To probe dancing injuries, Smith and J.T. Ptacek, an associate professor of psychology at Bucknell University, and Elizabeth Patterson, a retired ballet dancer and former UW undergraduate student, studied 46 members of the Pacific Northwest Ballet Company in Seattle. The dancers, 31 women and 15 men, were recruited 11 weeks into the season, after they had had enough time to experience work-related life events and become involved in the ballet company’s social network. On average, the dancers were slightly over 26 years of age. None of the dancers was injured when the study began. Injuries were then tracked for eight months, the remainder of the company’s season.
The dancers also filled out several questionnaires that measured positive and negative life events, support available from a dancer’s social network and a performance anxiety scale that measured fears about performing poorly. In an earlier published paper from this study, the researchers found that high levels of life stress and low social support were predictors of injuries among dancers.
The new study focuses on anxiety as a factor in performance injuries. Anxiety has physical and cognitive components, according to Smith. Physical anxiety includes such things as muscle tension, butterflies in the stomach, hyperventilating or a pounding heart. Cognitive anxiety is broken into two categories: a loss or lack of focus and worrying.

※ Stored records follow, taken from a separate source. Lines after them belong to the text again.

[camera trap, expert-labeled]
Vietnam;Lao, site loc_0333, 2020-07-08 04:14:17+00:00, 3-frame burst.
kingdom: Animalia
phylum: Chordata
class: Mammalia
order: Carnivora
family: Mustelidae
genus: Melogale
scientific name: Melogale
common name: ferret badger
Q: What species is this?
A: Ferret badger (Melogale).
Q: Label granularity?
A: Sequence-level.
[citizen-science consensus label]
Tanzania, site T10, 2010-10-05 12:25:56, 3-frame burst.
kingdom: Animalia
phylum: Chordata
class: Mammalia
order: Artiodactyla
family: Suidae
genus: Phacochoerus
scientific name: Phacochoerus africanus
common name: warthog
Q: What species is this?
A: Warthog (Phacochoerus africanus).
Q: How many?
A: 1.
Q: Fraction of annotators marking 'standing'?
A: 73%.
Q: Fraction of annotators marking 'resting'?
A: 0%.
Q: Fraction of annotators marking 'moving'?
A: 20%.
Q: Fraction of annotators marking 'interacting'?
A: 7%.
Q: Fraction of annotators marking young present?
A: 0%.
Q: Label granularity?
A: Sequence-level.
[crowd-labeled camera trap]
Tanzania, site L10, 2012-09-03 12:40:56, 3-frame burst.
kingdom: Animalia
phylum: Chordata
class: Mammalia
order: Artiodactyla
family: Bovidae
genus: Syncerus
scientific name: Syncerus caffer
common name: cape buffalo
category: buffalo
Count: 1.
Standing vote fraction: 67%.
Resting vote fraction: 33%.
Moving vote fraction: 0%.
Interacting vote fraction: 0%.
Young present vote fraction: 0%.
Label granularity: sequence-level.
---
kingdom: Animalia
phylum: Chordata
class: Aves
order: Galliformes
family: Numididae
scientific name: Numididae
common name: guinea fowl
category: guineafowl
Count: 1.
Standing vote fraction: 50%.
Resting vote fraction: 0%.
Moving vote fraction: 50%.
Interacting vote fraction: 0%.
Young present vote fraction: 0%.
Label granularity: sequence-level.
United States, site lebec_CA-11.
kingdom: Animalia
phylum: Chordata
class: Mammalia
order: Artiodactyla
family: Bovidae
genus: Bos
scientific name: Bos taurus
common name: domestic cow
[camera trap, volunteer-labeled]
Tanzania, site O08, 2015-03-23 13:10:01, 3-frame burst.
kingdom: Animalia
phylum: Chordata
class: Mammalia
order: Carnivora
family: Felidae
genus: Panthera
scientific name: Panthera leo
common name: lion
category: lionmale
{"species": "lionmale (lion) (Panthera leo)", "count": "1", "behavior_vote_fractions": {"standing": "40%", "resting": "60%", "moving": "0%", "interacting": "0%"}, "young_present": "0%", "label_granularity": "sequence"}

“There are several theories about which factors predict injuries. One is that if you are performing while physically tense you are more likely to be injured,” said Smith. “Another is that if your mind is not on the task at hand, if you are worried or not focused, it is easier to get hurt. We found that it is a combination of all three factors – loss or lack of focus, worrying and physical anxiety – that puts dancers at risk for being hurt.”
Knowing this, said Smith, opens to door to reducing the number of injuries because dancers at risk can be identified and there are effective stress management programs, including one developed at the University of Washington.
“We have a program that has been used on groups as diverse as businessmen, athletes and students. It teaches coping skills that were originally developed for students with test anxiety and teaches people how to control their bodies and minds in ways that reduce stress. It helps people develop coping skills utilized by highly capable people such as Michael Jordan and Tiger Woods,” said Smith.
As for specifically helping ballet dancers, he said it would be useful to teach dancers how to increase levels of social support and to learn coping skills to deal with day-to-day stressors, such as interpersonal conflict and dealing with traffic, that put them at risk for injuries.
The research was funded by the William T. Grant Foundation.